We found that some outliers, possibly caused by insufficient QA flags, affected the results of the accuracy assessments of both ${\mathit{PRI}}_{\mathrm{satellite}}$ and ${\mathit{CCI}}_{\mathrm{satellite}}$. Moreover, there were two kinds of outliers unique to ${\mathit{PRI}}_{\mathrm{satellite}}$. The first was the striping outliers, which might be caused by the combination of the position of detectors on SGLI and the nearest neighbor sampling method for geometric correction.
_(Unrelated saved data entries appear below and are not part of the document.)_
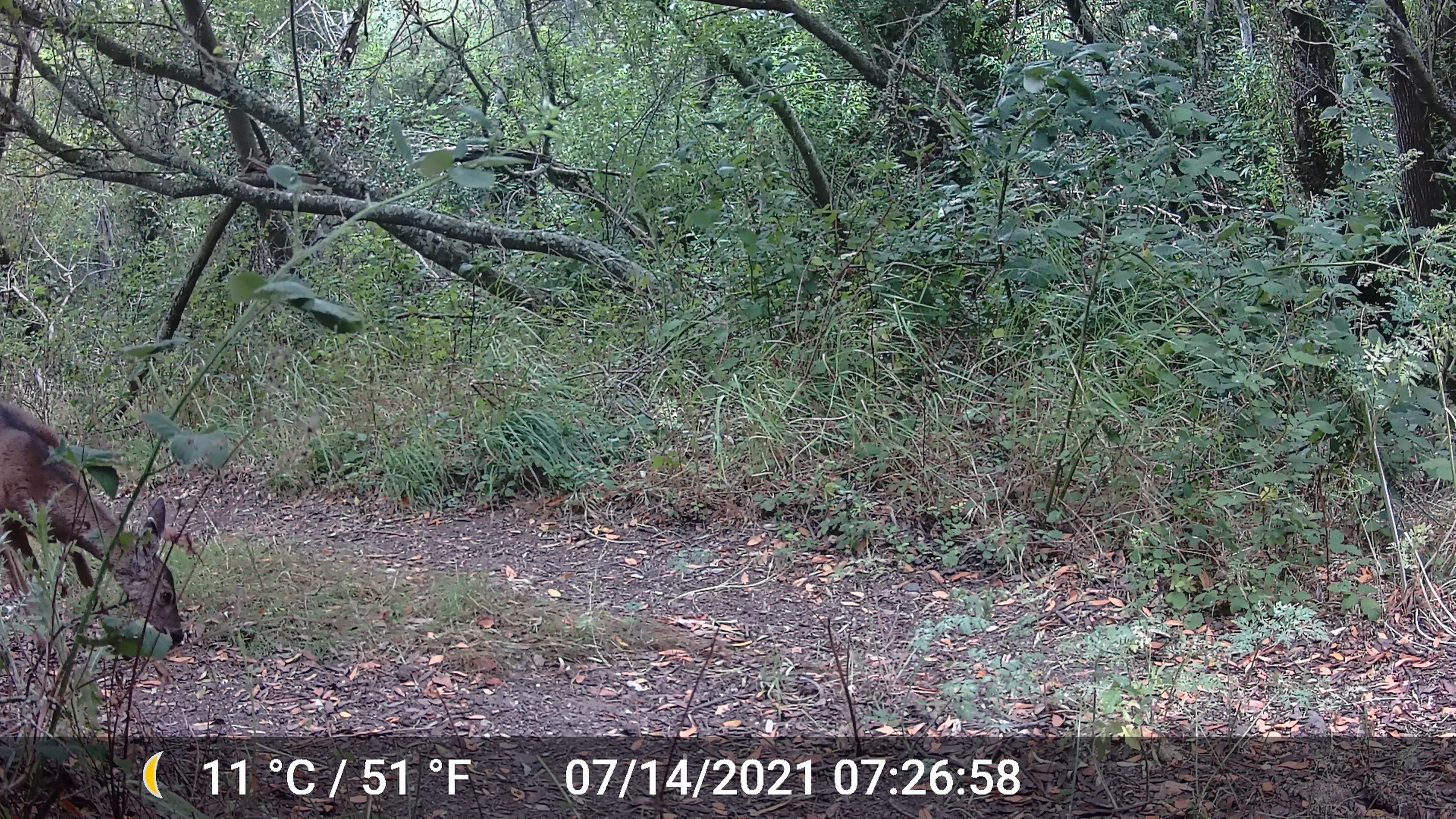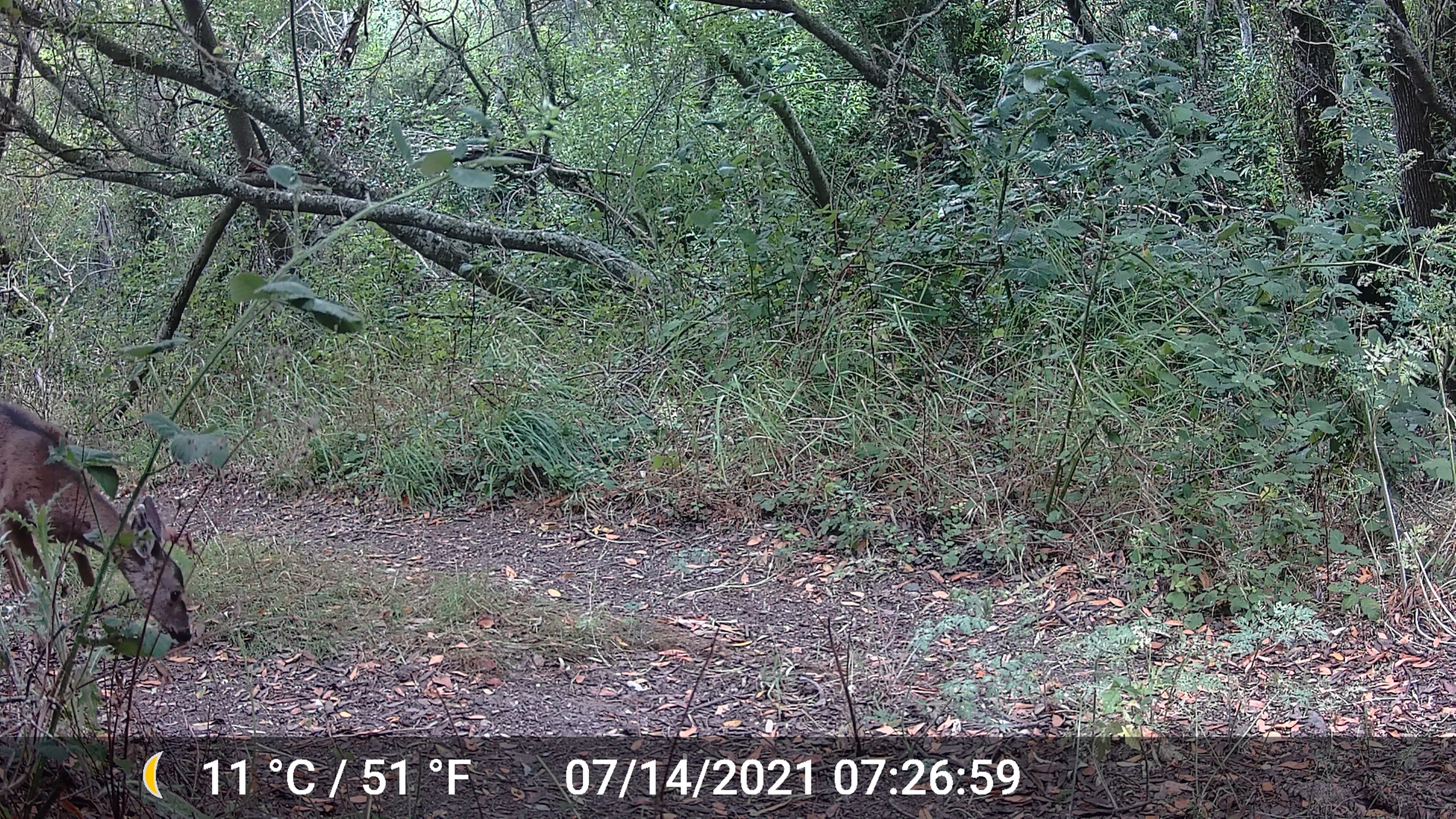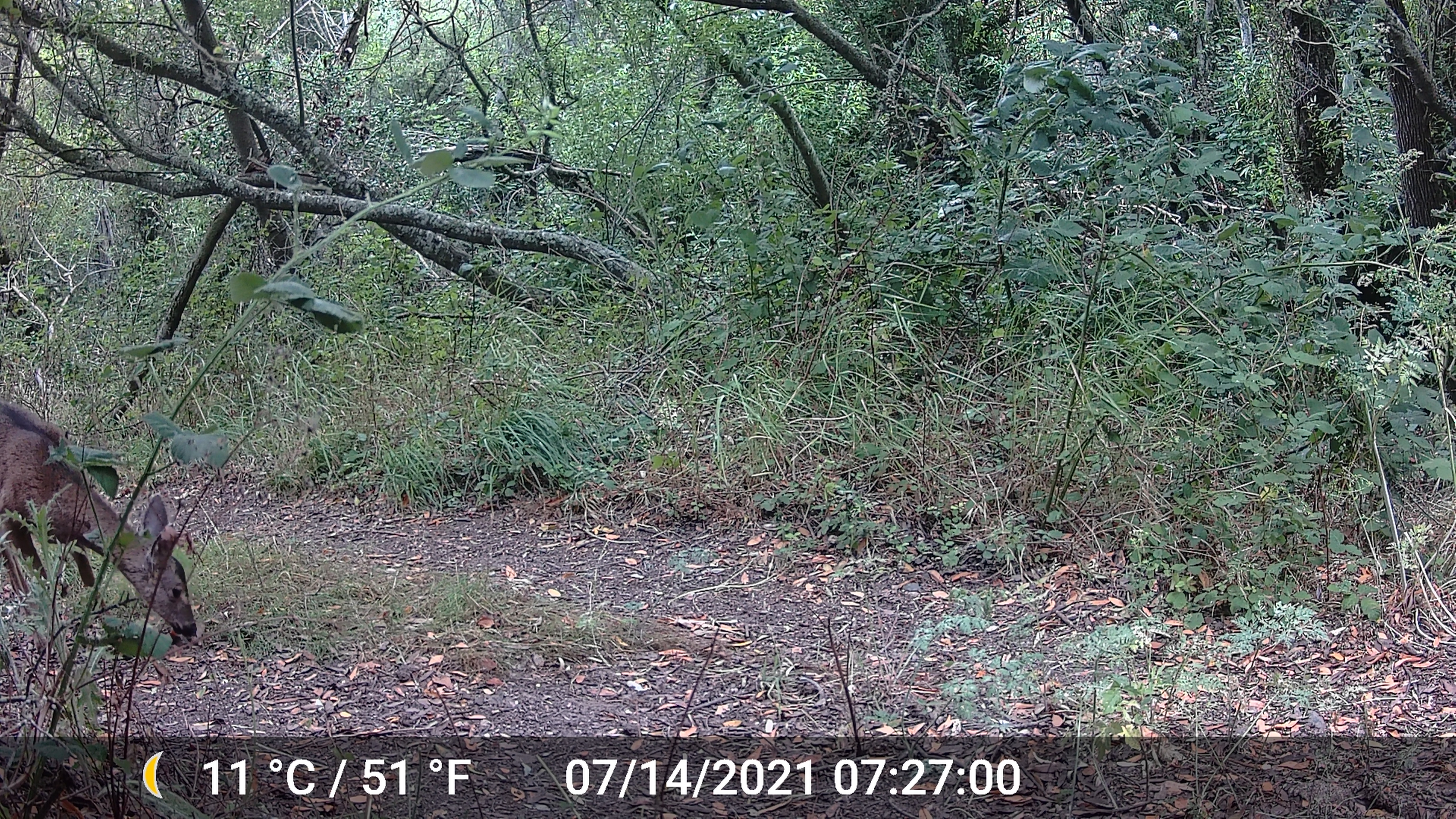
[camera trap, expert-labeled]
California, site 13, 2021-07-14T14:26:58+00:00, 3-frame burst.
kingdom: Animalia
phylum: Chordata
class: Mammalia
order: Artiodactyla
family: Cervidae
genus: Odocoileus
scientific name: Odocoileus hemionus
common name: mule deer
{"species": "mule deer (Odocoileus hemionus)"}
The second was the cluster outliers, which might be caused by the cluster outliers in VN06. The two kinds of outliers may account for the lower accuracy of ${\mathit{PRI}}_{\mathrm{satellite}}$ in comparison to ${\mathit{CCI}}_{\mathrm{satellite}}$.

In addition to the outliers, small noise also affected the accuracy of ${\mathit{PRI}}_{\mathrm{satellite}}$ more significantly than ${\mathit{CCI}}_{\mathrm{satellite}}$, because of the smaller range of seasonal variation in ${\mathit{PRI}}_{\mathrm{satellite}}$. For vegetation monitoring with satellite remote sensing techniques, small noise may be unavoidable, so we should consider the “susceptibility” of the vegetation index to small noise as well as the ability to represent the target phenomena.

In the future, we should develop a method to remove or correct the outliers and continue to validate the accuracy of ${\mathit{PRI}}_{\mathrm{satellite}}$ and ${\mathit{CCI}}_{\mathrm{satellite}}$ in other vegetation types: paddy field, cropland, and grassland, for instance, as partially investigated by Bayarsaikhan et al. [64]. Furthermore, we need to assess the accuracy over enough footprints; at least one pixel of RSRF products of GCOM-C/SGLI. For the application of ${\mathit{PRI}}_{\mathrm{satellite}}$ and ${\mathit{CCI}}_{\mathrm{satellite}}$, we plan to validate the their ability to track photosynthetic activities by comparing them with in situ eco-physiological data, such as LUE and GPP. We also pay attention to the availability of the green-red vegetation index (GRVI) [56] derived from other satellites, such as MODIS, Sentinel-2, and Himawari-8. The GRVI does not require “narrow” green band reflectance, and Yin et al. [65] have reported that GRVI performed similarly to CCI. Such combinations with eco-physiological data and collaborations over the satellites must provide a better understanding of terrestrial ecosystems with PRI and CCI.